Namun, menanamkan kebiasaan atau budaya membaca pada masyarakat Indonesia bukanlah perkara mudah atau hal sepele. Perlu usaha yang keras. Fakta di lapangan yang kita temui adalah betapa masyarakat kita lebih senang mengakrabkan diri dengan tontonan televisi membuat hal ini menjadi semakin tidak mudah. Sebab, apa yang telah menjadi kebiasaan, akan butuh usaha yang lebih untuk mengubahnya.
Fenomena gairah membaca yang menyedihkan ini tentu saja akan membawa dampak yang serius terhadap Indonesia. Di sini, pemerintah wajib memberikan perhatian ekstra terhadap permasalahan ini.

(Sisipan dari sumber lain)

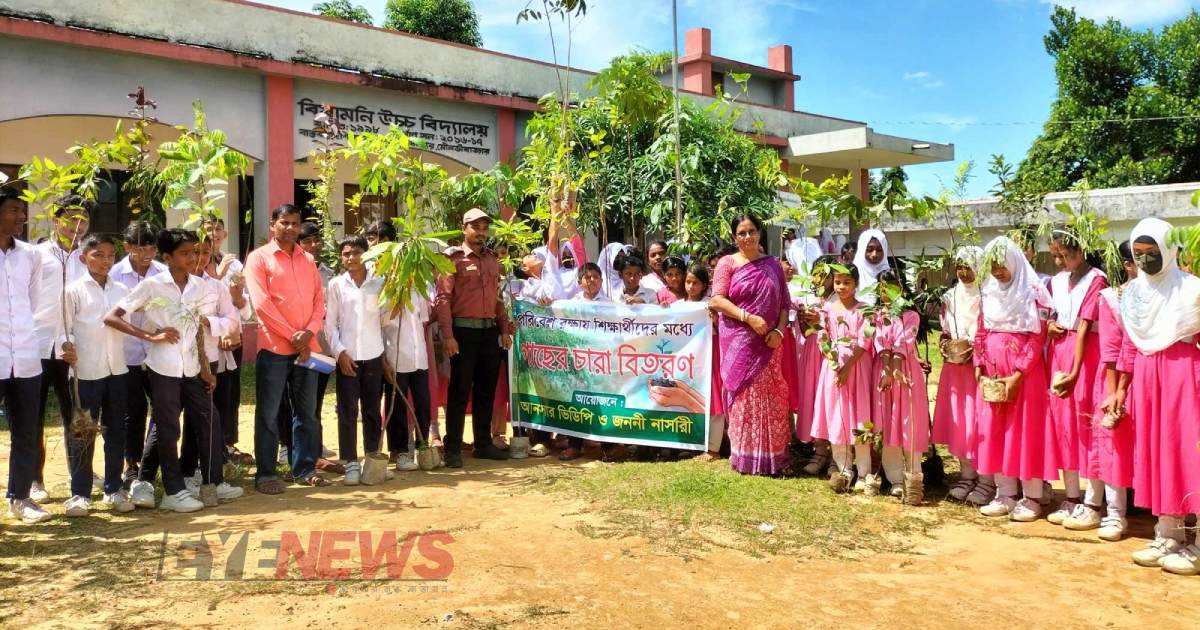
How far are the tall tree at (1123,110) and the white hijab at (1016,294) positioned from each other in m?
18.3

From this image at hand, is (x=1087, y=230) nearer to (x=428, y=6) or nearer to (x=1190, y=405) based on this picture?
(x=1190, y=405)

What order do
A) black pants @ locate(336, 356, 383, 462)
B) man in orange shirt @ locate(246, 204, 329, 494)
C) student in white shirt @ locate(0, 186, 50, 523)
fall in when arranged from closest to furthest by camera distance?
1. student in white shirt @ locate(0, 186, 50, 523)
2. man in orange shirt @ locate(246, 204, 329, 494)
3. black pants @ locate(336, 356, 383, 462)

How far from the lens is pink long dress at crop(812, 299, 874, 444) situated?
557 centimetres

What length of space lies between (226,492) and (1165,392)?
16.9 feet

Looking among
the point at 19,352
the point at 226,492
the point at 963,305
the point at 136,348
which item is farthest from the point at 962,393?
the point at 19,352

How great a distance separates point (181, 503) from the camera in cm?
528

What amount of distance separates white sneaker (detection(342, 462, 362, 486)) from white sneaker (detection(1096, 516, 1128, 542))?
14.4 feet

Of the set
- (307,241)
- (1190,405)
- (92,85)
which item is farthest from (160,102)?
(1190,405)

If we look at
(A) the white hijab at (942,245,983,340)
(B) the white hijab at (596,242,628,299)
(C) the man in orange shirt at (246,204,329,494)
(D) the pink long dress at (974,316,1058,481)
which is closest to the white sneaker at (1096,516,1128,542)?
(D) the pink long dress at (974,316,1058,481)

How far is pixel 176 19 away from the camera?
11.0 m

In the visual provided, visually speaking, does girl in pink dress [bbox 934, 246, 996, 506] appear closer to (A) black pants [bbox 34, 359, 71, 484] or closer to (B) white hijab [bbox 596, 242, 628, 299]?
(B) white hijab [bbox 596, 242, 628, 299]

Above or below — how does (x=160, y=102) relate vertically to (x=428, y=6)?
below

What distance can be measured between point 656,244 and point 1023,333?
Result: 3339mm

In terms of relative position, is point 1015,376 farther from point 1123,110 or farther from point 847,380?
point 1123,110
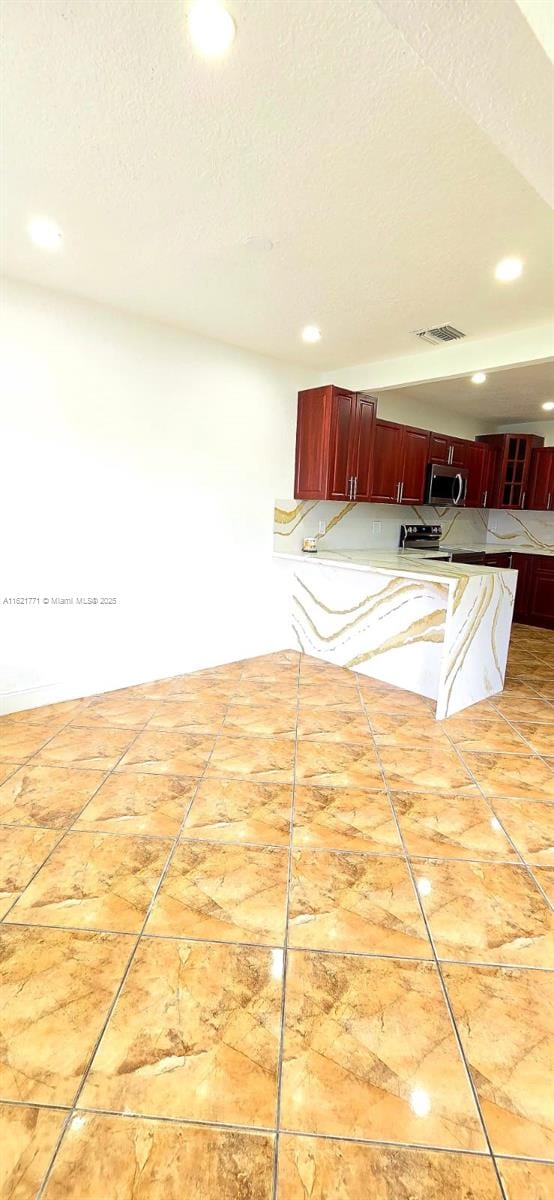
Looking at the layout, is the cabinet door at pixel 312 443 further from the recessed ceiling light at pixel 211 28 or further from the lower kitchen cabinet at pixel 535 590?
the lower kitchen cabinet at pixel 535 590

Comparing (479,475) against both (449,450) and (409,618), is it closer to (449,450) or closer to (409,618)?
(449,450)

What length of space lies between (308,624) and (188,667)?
1.15 metres

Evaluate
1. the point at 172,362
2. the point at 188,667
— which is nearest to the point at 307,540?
the point at 188,667

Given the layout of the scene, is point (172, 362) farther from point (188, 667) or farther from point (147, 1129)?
point (147, 1129)

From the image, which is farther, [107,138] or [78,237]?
[78,237]

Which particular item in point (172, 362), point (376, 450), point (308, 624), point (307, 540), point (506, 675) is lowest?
point (506, 675)

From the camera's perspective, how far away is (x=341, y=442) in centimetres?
426

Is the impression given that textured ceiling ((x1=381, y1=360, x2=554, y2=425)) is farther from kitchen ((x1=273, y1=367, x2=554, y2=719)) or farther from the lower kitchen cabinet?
the lower kitchen cabinet

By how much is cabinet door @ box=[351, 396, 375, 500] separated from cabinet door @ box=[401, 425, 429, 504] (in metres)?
0.50

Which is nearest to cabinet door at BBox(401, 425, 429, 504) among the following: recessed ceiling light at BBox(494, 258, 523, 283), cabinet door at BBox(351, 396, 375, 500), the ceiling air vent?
cabinet door at BBox(351, 396, 375, 500)

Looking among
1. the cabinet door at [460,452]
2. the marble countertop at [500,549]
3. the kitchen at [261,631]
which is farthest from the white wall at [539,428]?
the kitchen at [261,631]

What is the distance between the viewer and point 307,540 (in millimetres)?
4520

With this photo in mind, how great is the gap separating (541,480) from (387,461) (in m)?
2.50

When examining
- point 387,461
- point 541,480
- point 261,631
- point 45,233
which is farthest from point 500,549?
point 45,233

Kita perlu bekerja sama dan saling bahu-membahu untuk membangun generasi cerdas yang senang dan gemar membaca. Kita perlu lebih banyak menstimulasi gairah membaca dari masyarakat kita, hal ini tentu saja akan jauh lebih baik jika ditanamkan sejak dini, dalam artian, kurikulum pendidikan kita wajib memasukkan kegiatan cinta baca sejak kanak-kanak dari generasi ini. Pertanyaan pentingnya adalah kapan kita mau memulai aksi ini? Kemudian, apakah kita hanya ingin menjadi sekedar penonton ataukah ikut mengambil peran dalam hal ini?

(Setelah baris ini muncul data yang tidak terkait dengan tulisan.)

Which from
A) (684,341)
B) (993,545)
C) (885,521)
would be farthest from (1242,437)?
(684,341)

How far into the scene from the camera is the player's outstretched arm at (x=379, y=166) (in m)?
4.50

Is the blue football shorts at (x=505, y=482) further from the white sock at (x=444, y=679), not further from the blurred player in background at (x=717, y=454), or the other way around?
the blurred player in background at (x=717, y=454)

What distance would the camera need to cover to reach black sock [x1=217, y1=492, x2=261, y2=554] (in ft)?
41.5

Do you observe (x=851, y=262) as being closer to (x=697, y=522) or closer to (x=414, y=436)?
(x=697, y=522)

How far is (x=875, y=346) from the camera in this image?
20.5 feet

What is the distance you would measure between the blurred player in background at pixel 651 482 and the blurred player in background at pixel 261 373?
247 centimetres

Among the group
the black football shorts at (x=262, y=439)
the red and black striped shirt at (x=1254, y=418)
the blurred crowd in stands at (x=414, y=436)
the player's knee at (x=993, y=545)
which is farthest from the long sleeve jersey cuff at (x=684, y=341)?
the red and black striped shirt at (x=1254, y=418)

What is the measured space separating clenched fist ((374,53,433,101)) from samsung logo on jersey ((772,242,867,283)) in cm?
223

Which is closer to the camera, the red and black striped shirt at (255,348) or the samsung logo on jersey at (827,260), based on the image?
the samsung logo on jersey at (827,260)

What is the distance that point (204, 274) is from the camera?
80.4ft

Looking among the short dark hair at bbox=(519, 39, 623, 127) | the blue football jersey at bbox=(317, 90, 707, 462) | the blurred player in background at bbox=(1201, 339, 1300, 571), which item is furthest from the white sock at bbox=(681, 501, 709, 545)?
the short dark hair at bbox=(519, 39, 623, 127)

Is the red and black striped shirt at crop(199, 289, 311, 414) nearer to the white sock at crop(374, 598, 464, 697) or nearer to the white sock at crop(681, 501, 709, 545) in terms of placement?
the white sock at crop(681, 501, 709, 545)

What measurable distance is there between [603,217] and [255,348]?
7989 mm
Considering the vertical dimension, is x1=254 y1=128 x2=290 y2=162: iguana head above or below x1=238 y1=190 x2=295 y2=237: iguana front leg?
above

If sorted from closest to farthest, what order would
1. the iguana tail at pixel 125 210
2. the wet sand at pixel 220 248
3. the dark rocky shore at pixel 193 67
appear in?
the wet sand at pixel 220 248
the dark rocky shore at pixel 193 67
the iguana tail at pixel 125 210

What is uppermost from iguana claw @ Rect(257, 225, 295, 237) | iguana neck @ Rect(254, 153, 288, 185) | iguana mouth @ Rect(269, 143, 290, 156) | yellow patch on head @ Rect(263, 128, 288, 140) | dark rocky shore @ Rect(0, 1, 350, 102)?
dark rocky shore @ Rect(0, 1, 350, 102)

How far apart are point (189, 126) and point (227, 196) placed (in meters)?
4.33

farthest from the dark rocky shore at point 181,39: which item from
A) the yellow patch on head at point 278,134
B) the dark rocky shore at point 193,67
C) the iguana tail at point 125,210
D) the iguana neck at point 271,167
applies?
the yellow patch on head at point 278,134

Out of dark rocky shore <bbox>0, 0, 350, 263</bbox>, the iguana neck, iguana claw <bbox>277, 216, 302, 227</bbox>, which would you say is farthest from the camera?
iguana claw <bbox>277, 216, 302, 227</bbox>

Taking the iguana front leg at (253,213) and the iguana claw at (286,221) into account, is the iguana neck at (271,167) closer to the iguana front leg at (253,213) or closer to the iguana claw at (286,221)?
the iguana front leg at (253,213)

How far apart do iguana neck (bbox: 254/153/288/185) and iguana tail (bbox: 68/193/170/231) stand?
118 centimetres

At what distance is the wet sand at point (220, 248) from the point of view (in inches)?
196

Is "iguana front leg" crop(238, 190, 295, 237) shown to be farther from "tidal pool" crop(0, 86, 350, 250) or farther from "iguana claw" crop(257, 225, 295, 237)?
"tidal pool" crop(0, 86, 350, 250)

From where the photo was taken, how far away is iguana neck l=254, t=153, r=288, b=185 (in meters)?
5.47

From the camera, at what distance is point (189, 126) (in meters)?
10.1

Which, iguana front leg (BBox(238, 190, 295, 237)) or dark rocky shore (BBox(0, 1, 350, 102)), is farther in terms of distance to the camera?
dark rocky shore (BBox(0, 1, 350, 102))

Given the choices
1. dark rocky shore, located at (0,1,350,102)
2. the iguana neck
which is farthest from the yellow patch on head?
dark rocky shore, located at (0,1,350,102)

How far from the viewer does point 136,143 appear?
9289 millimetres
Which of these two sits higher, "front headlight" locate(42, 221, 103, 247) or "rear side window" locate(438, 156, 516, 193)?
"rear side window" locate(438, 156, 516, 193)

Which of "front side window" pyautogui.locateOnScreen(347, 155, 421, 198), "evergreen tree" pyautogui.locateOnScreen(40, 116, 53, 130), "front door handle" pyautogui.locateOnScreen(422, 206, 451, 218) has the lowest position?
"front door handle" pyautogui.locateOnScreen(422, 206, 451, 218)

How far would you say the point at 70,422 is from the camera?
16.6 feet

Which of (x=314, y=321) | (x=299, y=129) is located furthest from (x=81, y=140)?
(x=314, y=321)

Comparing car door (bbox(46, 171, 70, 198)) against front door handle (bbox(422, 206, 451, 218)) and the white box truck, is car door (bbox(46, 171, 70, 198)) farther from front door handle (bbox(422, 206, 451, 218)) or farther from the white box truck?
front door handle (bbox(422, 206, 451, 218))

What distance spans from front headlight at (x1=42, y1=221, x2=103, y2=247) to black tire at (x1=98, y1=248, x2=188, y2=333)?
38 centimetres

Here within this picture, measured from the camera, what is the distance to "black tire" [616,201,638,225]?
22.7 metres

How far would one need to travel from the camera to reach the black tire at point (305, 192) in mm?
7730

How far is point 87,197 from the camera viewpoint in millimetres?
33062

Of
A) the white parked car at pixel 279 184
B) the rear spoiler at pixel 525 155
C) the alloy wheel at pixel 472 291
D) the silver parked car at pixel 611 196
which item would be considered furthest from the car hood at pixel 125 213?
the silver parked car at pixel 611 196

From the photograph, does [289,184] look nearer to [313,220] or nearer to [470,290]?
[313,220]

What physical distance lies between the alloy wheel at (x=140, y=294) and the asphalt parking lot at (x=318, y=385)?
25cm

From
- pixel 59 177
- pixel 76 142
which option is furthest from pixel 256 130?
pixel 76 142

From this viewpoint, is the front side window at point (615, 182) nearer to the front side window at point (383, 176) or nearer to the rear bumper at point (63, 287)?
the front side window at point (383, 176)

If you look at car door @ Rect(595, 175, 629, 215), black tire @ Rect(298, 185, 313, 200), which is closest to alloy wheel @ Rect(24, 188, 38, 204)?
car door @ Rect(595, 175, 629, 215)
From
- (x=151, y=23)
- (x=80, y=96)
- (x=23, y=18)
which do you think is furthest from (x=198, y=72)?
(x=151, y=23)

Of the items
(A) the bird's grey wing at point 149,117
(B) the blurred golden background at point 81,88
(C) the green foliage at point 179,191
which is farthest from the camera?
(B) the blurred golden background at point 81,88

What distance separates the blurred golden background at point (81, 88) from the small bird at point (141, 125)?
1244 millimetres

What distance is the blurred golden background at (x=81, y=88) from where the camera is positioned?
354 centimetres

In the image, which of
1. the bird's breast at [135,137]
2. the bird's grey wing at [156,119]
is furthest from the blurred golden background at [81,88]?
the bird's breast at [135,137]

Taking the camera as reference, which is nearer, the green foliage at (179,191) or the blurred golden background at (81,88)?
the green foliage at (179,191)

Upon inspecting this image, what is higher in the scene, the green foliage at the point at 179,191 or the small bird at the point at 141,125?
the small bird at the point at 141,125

Banyak faktor yang membuat bangsa kita, Indonesia, berada pada titik darurat lemahnya budaya membaca. Pertama, betapa kita sulit menemukan tokoh panutan yang benar-benar giat membaca dan mencontohkannya. Sayang seribu sayang, pertelevisian kita misalnya, hanya dihiasi dengan segelintir tokoh yang gemar cibir-mencibir untuk mengundang gelak tawa, tak jarang diiringi aksi konyol yang tidak sepantasnya disaksikan oleh anak-anak. Kedua, fasilitas membaca seperti perpustakaan daerah atau taman baca yang sangat langka ditemukan, terkhusus di daerah-daerah berkembang. Inilah yang perlu digarisbawahi oleh pemerintah bahwa betapa pentingnya fasilitas membaca yang memadai untuk mendongkrak keinginan membaca masyarakat Indonesia. Kemudian, faktor lainnya adalah harga buku yang terlampau tinggi yang akhirnya membuat daya beli masyarakat kita sangat rendah. Di sini lagi-lagi pemerintah harus memberikan perhatian lebih agar dapat mengontrol harga buku di pasaran sehingga mampu menyerap daya beli masyarakat menjadi lebih tinggi. Hingga pada akhirnya, faktor kesadaran dirilah yang menjadi kunci utama. Kita, sebagai masyarakat Indonesia dan generasi penerus bangsa, harus menanamkan kesadaran diri akan pentinya budaya membaca. Faktor inilah yang terpenting, sebab ketika kita telah menyadari bahwa betapa budaya membaca mengambil peran penting terhadap majunya sebuah peradaban, maka tak ada lagi alasan lain yang akan membuat kita menjadi malas-malasan untuk gemar membaca dan menyebarkan virus cinta akan membaca pada lingkungan.
Dan, sepatutnya kita ingat, bahwa perintah pertama yang turun dari Tuhan kepada manusia paling suci utusanNya terdahulu adalah membaca.Bacalah dengan (menyebut) nama Tuhanmu yang menciptakan”. (Surah Al-Alaq: 1).


Tulisan ini dimuat di Harian Luwuk Post tanggal 16 Oktober 2015.